1. [Highest-priority fix]
2. [Second priority]
3. [Third priority]

Principles

  • Inference over aesthetics. A beautifully formatted do-file that clusters at the wrong level is worse than ugly code with correct standard errors. Always prioritize findings that affect statistical inference and causal conclusions.
  • Adversarial, not adversary. Think like the hostile referee who will find the weakest link. Every flag is something a reviewer could raise — better to find it now.
  • Econometrics-aware. This is not generic code review. Understand that clustering matters, that bad controls bias estimates, that missing data isn't just a nuisance. Apply the Angrist & Pischke / MHE / Mostly Harmless mental model.
  • Direction of bias when possible. Don't just say "this is wrong" — say whether it biases toward or away from finding an effect, or whether the direction is ambiguous. This is what makes the audit actionable.
  • Ask, don't assume. Unusual specifications may be intentional. If a choice is defensible but non-standard, flag it as "Verify: is this intentional?" with an explanation of the risk, not "Bug: this is wrong."
  • No scope creep into code quality. Do not review variable naming, indentation, or commenting — that's what /code-review is for. Stay focused on whether the analysis will produce correct conclusions.

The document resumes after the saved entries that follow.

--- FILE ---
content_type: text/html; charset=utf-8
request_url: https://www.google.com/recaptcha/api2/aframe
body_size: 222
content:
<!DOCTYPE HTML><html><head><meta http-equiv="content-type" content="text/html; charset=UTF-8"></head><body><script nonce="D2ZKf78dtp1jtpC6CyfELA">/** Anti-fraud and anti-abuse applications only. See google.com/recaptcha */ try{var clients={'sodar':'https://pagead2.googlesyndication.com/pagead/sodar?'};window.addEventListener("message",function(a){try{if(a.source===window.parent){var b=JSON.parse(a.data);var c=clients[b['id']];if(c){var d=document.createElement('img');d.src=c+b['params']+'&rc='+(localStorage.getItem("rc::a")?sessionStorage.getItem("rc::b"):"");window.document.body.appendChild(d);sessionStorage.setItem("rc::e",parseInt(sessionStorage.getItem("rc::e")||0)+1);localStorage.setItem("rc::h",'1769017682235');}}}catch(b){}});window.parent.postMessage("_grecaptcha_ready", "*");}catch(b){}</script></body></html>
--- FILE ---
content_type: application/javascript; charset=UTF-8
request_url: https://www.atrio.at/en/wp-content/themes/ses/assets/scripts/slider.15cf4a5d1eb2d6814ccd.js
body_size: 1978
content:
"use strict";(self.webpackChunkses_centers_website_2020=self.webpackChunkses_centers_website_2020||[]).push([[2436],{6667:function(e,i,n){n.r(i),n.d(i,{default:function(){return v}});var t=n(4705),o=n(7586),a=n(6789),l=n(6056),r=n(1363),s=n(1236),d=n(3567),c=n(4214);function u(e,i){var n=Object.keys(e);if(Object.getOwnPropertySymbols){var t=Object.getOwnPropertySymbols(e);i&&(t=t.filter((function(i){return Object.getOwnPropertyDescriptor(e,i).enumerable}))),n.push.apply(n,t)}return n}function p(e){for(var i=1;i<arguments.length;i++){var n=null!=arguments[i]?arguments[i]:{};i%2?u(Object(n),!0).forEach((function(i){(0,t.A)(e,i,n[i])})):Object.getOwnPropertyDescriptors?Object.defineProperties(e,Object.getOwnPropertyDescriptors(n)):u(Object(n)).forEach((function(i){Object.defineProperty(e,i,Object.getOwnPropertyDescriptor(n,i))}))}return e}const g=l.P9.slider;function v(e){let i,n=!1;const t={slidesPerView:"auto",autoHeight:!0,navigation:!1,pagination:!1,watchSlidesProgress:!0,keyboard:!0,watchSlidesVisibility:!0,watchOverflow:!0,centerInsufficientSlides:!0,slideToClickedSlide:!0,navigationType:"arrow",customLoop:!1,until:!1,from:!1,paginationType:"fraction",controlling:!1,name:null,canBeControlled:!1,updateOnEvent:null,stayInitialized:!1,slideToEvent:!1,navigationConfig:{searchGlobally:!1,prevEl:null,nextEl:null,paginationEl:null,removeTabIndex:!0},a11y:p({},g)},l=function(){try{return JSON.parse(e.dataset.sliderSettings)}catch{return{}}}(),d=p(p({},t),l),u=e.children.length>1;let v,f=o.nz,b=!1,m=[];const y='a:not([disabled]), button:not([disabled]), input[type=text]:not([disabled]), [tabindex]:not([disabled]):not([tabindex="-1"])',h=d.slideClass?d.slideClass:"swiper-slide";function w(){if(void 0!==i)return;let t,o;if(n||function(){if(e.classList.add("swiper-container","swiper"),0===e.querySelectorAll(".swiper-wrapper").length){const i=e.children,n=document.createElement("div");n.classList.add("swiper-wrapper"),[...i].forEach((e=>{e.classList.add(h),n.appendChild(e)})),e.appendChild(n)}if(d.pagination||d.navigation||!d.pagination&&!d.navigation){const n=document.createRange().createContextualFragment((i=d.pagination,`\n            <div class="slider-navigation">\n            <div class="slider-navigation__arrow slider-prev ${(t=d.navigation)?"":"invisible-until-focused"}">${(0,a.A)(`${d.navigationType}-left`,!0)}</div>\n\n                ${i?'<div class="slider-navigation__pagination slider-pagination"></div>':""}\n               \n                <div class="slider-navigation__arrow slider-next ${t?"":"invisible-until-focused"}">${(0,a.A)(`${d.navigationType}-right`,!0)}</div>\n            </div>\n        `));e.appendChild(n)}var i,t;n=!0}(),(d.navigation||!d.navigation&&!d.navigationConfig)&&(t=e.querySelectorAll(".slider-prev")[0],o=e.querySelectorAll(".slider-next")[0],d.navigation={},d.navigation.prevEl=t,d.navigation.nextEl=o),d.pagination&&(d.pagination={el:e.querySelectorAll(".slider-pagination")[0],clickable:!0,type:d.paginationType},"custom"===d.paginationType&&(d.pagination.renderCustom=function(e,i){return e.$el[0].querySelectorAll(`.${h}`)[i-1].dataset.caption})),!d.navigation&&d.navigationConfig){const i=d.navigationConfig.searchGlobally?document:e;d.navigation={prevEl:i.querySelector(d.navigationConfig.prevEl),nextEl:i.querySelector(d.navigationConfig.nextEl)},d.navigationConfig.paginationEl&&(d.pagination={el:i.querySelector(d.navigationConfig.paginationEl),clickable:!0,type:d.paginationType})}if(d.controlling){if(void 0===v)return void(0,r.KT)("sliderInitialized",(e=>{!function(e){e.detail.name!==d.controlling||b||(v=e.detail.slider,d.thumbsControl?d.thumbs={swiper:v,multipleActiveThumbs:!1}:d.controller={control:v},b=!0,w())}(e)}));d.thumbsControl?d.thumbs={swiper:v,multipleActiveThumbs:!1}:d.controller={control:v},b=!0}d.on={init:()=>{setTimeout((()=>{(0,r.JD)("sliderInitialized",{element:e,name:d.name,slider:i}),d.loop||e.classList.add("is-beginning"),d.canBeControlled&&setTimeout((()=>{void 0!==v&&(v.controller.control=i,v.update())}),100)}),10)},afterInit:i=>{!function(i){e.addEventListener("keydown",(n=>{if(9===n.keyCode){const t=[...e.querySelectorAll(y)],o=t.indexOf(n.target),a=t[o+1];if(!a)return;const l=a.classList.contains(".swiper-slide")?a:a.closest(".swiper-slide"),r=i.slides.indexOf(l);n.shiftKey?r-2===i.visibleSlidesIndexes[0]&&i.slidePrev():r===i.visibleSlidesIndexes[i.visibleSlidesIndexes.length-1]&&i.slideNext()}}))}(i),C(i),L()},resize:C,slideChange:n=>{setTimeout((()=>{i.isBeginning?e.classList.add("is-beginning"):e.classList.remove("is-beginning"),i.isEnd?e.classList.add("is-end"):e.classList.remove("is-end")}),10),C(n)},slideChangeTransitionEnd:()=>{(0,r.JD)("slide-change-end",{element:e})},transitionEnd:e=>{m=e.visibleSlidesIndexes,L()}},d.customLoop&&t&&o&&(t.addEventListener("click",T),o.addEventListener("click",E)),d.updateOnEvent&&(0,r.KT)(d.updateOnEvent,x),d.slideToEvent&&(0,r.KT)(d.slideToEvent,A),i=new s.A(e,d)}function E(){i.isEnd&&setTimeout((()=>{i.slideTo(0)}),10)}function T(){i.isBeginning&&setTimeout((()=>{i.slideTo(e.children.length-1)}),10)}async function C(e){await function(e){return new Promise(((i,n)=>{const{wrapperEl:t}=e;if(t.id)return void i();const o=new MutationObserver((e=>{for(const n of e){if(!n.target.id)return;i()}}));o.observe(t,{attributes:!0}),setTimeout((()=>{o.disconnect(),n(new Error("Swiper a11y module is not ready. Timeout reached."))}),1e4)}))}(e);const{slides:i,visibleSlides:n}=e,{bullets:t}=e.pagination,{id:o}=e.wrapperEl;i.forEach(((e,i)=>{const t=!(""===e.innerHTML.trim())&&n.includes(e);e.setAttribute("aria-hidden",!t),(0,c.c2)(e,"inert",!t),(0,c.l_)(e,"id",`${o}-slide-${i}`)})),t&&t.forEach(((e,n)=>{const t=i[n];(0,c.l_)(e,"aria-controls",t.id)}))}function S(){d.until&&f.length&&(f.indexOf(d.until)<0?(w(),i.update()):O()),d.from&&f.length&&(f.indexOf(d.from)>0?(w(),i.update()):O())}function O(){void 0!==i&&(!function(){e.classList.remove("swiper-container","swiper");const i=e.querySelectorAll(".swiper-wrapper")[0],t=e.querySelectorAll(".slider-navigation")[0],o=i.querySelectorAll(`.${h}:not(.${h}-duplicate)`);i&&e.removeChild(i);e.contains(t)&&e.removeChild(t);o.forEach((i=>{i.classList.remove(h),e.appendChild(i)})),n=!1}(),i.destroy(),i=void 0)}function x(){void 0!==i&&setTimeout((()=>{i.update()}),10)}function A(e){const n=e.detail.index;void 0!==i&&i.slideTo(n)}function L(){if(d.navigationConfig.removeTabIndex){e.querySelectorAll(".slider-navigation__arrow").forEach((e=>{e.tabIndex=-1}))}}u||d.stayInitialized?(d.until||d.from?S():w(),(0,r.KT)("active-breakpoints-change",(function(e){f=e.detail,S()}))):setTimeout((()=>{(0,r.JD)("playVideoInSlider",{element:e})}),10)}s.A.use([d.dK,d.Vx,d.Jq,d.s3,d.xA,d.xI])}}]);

  • No data review. Do not review distributions, outliers in the data, or data integrity — that's what /pipeline-audit is for. Review the choices made in the analysis code.
  • Cite your reasoning. When flagging a methodological issue, reference the relevant paper or textbook concept (e.g., "Bertrand, Duflo & Mullainathan 2004" for clustering in DiD, "Angrist & Pischke Ch. 3" for bad controls). This gives the user a way to evaluate your claim.